-- Directive 1 --
In the BicPAMS parameter excerpt, under what data condition should pattern miners with vertical data formats such as Eclat be chosen? Answer in one to three sentences.
-- Directive 2 --
Please copy out the records from the line that contains "With reference to" through the end of the records, with both ends included. Leave the pictures out.

-- Selected excerpt --
This field specifies the maximum number of allowed noisy/missing elements (determining the minimum overlapping threshold for merging procedures). The tolerance of biclusters to noise can be additionally addressed using noise handlers (see mapping options) and alternative postprocessing procedures.

 

P15 Pattern Representation

Closed patterns (default option) enable the discovery of maximal biclusters (biclusters that cannot be extended without the need of removing rows and columns). Maximal patterns gives a preference towards flattened biclusters, possibly neglecting both vertical and smaller biclusters. Finally, the use of simple/all frequent patterns leads to biclustering solutions with a high number of biclusters (possibly contained by another bicluster), which can be useful to guide postprocessing steps. As the user specifies one of these three options, the available pattern miners are dynamically updated.

 

P16 Orientation

Coherency can be either observed across rows (default) or columns (searches are applied on the transposed matrix). When the number of columns highly exceeds the number of rows (or vice-versa when searches are applied on the transposed matrix), pattern miners with vertical data formats such as Eclat should be preferred.

 

Output

Upon successfully running BicPAMS, a textual and graphical display of the outputs is provided. The user can select the level of details associated with the outputted biclustering solution (statistics only, list of rows and columns per bicluster, disclosure of values per bicluster).

-- Data for this exercise --
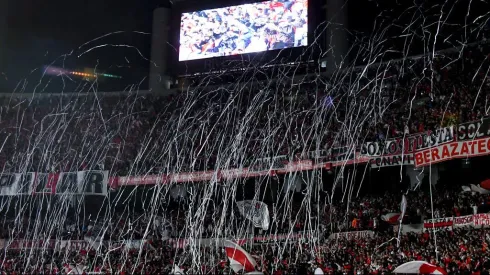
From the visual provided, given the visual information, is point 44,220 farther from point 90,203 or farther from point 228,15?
point 228,15

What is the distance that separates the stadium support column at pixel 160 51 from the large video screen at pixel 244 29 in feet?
7.14

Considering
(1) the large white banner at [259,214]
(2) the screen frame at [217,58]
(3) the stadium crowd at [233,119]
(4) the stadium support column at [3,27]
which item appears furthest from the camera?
(4) the stadium support column at [3,27]

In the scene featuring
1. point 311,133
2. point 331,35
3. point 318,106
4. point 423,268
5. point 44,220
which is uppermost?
point 331,35

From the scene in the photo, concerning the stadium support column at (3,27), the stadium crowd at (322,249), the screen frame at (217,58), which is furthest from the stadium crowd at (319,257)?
the stadium support column at (3,27)

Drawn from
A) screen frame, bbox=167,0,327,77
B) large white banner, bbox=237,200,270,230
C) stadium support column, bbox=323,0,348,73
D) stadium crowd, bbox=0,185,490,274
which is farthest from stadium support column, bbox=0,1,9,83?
large white banner, bbox=237,200,270,230

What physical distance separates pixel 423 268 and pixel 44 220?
19.7 metres

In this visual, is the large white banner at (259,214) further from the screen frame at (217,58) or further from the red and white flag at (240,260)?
the screen frame at (217,58)

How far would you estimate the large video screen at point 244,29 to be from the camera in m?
26.0

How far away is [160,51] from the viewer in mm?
30328

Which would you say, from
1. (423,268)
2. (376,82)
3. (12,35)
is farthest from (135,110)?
(423,268)

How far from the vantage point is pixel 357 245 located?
54.0 ft

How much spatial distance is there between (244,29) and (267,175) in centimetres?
738

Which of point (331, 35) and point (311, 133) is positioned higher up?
point (331, 35)

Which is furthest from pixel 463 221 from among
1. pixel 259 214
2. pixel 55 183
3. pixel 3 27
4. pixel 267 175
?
pixel 3 27
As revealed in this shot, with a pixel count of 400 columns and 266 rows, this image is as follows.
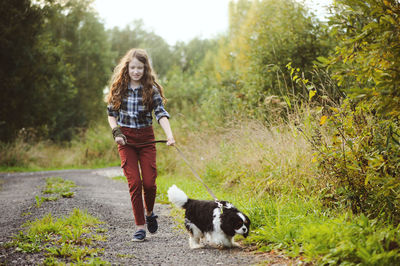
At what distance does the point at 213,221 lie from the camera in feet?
12.6

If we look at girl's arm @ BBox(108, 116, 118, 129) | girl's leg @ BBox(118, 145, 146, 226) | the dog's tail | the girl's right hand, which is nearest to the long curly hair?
girl's arm @ BBox(108, 116, 118, 129)

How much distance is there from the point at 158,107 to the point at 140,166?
0.79 m

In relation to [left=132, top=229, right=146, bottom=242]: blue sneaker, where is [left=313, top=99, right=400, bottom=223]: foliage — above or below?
above

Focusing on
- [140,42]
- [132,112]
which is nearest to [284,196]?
[132,112]

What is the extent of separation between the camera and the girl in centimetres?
440

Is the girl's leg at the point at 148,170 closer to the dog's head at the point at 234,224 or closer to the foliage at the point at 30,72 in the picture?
the dog's head at the point at 234,224

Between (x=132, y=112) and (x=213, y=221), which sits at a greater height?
(x=132, y=112)

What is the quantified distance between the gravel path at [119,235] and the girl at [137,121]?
1.20ft

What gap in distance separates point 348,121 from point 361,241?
1.43 m

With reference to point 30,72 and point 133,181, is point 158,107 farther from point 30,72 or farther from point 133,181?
point 30,72

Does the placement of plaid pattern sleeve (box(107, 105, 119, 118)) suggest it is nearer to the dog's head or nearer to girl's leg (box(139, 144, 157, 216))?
girl's leg (box(139, 144, 157, 216))

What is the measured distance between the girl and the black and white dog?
0.50 m

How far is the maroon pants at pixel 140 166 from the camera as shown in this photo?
172 inches

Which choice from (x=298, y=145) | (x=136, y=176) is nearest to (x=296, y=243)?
(x=136, y=176)
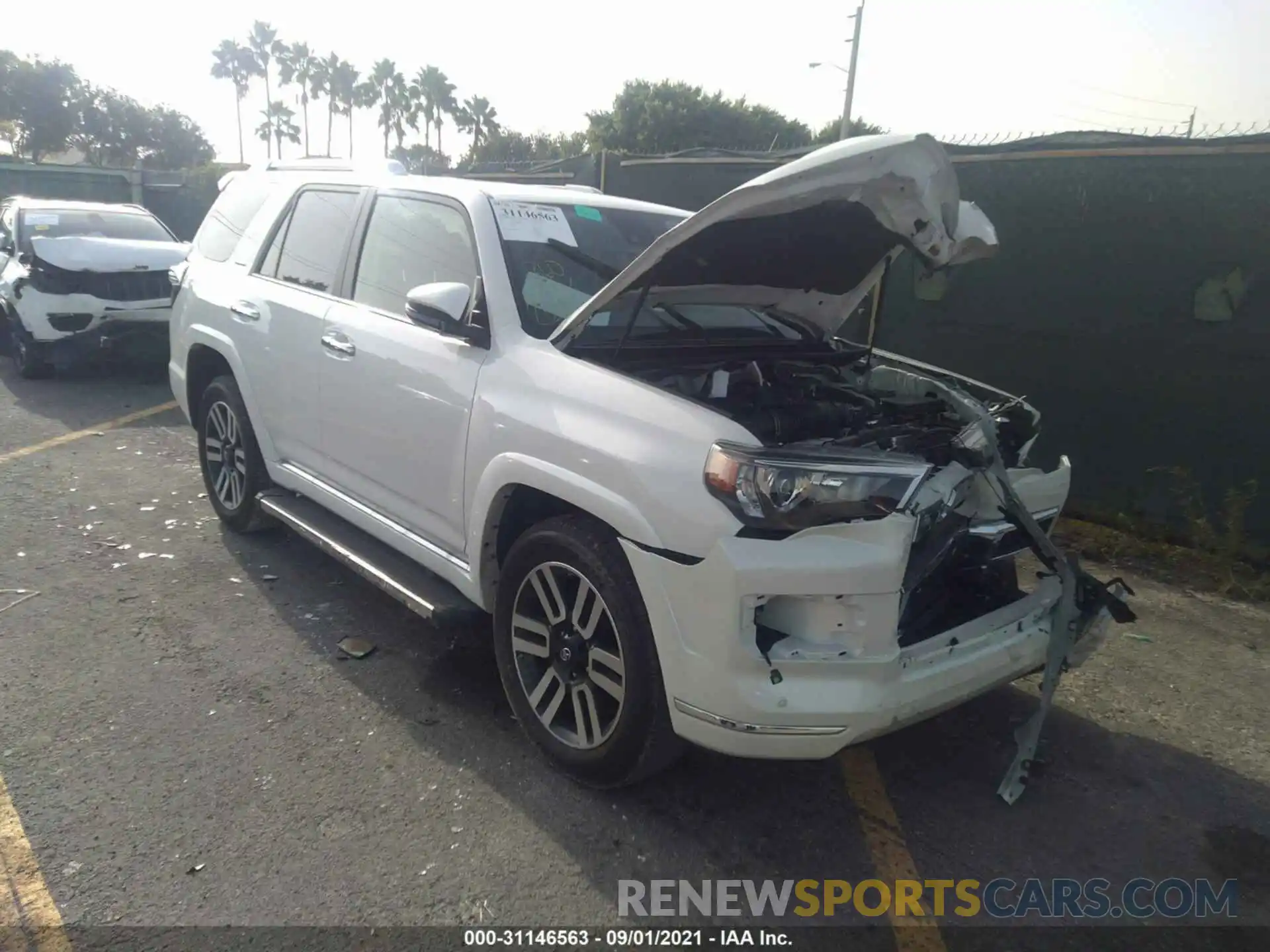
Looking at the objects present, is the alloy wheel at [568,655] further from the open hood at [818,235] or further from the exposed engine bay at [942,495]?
the open hood at [818,235]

-- Exercise solution 1 --
Pattern miners with vertical data formats such as Eclat should be preferred when the number of columns greatly exceeds the number of rows. If searches are applied to the transposed matrix, the same holds when the number of rows greatly exceeds the number of columns.

-- Exercise solution 2 --
With reference to point 30,72 and point 133,181, is point 158,107 farther from point 30,72 or farther from point 133,181?
point 30,72

Does the placement of plaid pattern sleeve (box(107, 105, 119, 118)) suggest it is nearer to the dog's head or nearer to girl's leg (box(139, 144, 157, 216))?
girl's leg (box(139, 144, 157, 216))

What is the measured distance between the girl and the black and white dog?
0.50 m

How far is the maroon pants at pixel 140 166 from the camera as shown in this photo?
172 inches

Which choice from (x=298, y=145) | (x=136, y=176) is nearest to (x=296, y=243)?
(x=136, y=176)
Looking at the objects present, is the alloy wheel at [568,655] further from the open hood at [818,235] or further from the exposed engine bay at [942,495]?
the open hood at [818,235]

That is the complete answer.